I have to say I wasn’t expecting very much from “The Call”. It looked basic and clichéd and the thought of Halle Berry teaming up with WWE wrestling’s movie production branch just wasn’t that appealing. Well now I have seen it and “The Call” is certainly basic and clichéd. But despite its flaws it is a movie that manages to remain entertaining throughout. There is just enough tension and just enough suspense to keep you invested. Unfortunately the eye-rolling ending almost undoes everything the film does right.
Berry plays a Los Angeles 911 operator. For me this was one of the strongest parts of the film. I may be wrong, but I don’t remember a movie ever looking at this side of the phone. We’ve had plenty of movies where we hear the 911 operator on the other end of the phone. In “The Call” we see the operators in their environment. The movie calls the place “the hive” and Berry plays a veteran operator named Jordan Turner. Berry is surprisingly convincing as she handles a variety of different calls. In fact the entire setting was well conceived and pretty fascinating.
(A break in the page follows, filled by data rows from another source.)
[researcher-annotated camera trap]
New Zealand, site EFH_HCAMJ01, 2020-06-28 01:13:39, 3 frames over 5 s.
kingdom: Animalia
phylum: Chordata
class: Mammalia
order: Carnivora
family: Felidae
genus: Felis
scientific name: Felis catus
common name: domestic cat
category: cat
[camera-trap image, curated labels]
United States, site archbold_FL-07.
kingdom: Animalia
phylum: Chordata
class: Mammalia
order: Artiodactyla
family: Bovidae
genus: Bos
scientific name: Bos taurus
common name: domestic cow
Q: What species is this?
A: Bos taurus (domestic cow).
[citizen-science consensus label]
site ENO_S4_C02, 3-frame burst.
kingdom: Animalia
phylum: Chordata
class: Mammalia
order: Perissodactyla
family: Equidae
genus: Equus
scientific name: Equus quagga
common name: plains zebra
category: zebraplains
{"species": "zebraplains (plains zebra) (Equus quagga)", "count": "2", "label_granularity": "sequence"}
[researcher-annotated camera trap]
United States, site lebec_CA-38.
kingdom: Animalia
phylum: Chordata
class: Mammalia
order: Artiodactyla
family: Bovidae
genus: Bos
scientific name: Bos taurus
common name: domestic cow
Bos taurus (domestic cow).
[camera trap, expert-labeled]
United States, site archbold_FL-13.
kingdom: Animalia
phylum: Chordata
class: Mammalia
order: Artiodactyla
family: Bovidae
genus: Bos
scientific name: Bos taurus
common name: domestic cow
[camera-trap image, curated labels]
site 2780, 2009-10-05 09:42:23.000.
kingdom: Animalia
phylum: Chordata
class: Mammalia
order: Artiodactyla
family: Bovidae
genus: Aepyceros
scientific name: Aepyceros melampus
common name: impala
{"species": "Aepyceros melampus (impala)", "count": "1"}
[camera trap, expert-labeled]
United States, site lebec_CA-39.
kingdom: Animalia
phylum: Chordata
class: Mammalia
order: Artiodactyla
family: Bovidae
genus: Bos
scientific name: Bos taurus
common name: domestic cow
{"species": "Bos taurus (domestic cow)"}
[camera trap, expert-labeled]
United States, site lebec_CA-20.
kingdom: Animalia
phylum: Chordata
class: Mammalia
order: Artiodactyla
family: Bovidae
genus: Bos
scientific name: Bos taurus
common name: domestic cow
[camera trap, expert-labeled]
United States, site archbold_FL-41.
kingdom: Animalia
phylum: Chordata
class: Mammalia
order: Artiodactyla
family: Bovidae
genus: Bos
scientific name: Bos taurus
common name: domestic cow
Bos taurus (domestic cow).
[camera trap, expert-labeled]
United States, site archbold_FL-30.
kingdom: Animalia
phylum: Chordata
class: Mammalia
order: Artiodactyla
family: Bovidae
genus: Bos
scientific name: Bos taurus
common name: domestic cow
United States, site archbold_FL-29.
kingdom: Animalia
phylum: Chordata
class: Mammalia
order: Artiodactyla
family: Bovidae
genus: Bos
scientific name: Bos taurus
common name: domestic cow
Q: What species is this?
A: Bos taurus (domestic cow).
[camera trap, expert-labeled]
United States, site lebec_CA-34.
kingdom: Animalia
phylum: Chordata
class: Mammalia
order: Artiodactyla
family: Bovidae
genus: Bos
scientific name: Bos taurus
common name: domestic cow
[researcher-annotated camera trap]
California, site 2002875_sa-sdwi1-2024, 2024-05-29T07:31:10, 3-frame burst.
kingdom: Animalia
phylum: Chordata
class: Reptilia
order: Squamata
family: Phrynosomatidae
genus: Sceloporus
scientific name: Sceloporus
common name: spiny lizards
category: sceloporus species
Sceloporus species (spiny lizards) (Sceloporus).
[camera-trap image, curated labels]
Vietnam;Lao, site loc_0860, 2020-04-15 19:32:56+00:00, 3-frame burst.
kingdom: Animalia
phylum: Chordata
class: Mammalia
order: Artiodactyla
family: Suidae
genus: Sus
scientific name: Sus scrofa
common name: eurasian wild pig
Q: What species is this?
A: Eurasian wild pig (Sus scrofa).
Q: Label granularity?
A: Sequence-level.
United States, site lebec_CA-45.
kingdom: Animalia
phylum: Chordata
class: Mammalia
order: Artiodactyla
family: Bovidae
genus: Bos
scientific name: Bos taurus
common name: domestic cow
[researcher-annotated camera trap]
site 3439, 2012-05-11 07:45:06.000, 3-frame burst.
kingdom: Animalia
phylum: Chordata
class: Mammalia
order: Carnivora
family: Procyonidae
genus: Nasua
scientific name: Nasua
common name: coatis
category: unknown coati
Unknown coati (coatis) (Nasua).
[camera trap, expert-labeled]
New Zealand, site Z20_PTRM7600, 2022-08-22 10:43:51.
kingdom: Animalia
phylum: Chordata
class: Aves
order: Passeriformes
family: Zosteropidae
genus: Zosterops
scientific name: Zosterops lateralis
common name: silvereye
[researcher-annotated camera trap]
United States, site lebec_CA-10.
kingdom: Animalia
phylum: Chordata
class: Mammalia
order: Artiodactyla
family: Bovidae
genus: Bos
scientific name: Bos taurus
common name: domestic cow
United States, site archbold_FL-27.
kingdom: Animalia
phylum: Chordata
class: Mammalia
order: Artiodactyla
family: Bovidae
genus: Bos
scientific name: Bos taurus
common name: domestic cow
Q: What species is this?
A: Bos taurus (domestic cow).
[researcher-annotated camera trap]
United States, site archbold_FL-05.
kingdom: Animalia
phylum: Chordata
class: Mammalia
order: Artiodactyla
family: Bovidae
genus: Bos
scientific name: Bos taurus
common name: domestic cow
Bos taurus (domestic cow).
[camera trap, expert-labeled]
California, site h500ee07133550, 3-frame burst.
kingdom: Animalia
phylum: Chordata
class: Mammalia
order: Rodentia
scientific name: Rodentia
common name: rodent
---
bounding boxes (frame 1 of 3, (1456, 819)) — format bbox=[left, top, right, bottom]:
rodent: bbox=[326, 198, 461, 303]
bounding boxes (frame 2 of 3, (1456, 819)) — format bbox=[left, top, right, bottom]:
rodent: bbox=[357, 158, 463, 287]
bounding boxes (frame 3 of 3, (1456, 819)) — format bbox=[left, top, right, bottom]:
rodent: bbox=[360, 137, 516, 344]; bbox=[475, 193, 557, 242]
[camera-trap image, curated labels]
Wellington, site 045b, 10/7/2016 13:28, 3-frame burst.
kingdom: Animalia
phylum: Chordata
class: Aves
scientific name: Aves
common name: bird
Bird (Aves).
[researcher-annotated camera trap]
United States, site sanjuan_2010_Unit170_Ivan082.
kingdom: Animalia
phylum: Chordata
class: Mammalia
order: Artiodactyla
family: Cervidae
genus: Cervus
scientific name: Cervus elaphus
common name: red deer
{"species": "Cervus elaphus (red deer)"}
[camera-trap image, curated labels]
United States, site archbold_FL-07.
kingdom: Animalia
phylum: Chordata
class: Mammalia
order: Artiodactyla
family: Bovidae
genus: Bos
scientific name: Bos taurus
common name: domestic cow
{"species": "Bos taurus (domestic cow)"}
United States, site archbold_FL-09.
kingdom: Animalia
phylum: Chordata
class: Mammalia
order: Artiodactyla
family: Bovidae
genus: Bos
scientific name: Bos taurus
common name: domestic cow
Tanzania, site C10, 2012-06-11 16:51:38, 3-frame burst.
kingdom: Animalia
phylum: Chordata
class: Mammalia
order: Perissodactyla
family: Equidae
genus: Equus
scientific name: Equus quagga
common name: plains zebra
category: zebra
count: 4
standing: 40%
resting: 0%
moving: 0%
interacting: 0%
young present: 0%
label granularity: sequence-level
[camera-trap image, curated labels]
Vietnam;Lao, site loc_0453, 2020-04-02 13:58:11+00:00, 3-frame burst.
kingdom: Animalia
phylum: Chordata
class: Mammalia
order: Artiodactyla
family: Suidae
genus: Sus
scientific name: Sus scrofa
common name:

But after a botched 911 call involving a kidnapped young girl ends tragically, the pressure drives Jordan away from the operating chair. She becomes a trainer of new operators but conveniently ends up taking over a call involving a very similar situation. A teen named Casey Welson (Abigail Breslin) is kidnapped from a local mall and she connects with Jordan via a cell phone hidden in her pocket. The rest of the film follows Jordan’s attempt to get information from Casey while the police rush to save her before things end badly.
“The Call” yanks several familiar elements from many thrillers we’ve already seen. It certainly doesn’t do anything new. Yet it is competently made and it’s aware that the pacing and intensity is essential to keeping the audience involved. It doesn’t waste a lot of time developing characters or throwing in too much unneeded backstory. Director Brad Anderson seems to know that he needs to keep his audience fixated on the intensity and suspense and if the pacing lulls there isn’t anything under the surface. For the most part Anderson pulls it off. The movie kept my attention all the way through and it deserves credit for that. It doesn’t pretend to be anything it’s not and it succeeds as a whole.
But it’s certainly not a perfect film and as it reaches its climax things begin to run off the rails. First, you can’t help but notice some of the corny dialogue particularly when the script tries to add a little personality to the characters. There are also several of those head-scratching moments where the action of the characters simply doesn’t make sense. And then there is the ending. I’ve alluded to it twice already and I certainly don’t want to give away any spoilers, but the film goes in the direction that seems odd and frankly absurd. The big conclusion is so silly and nonsensical. It’s meant to be empowering but it leaves so many obvious holes and glaring question marks. All I could do was shake my head and wonder who came up with that ludicrous idea. It’s that bad.
And that’s disappointing. I say that because “The Call” surprised me. Not because of its depth or originality, but because it managed to entertain while tossing out some fairly good edge-of-your-seat suspense. Even with its flaws I was having a good time, at least until the end. Perhaps the filmmakers have something else in mind but I can’t help but think you could end a movie like this in a better way. Regardless, I will give it credit for being better than I expected. In fact, I guess I would say I was entertained.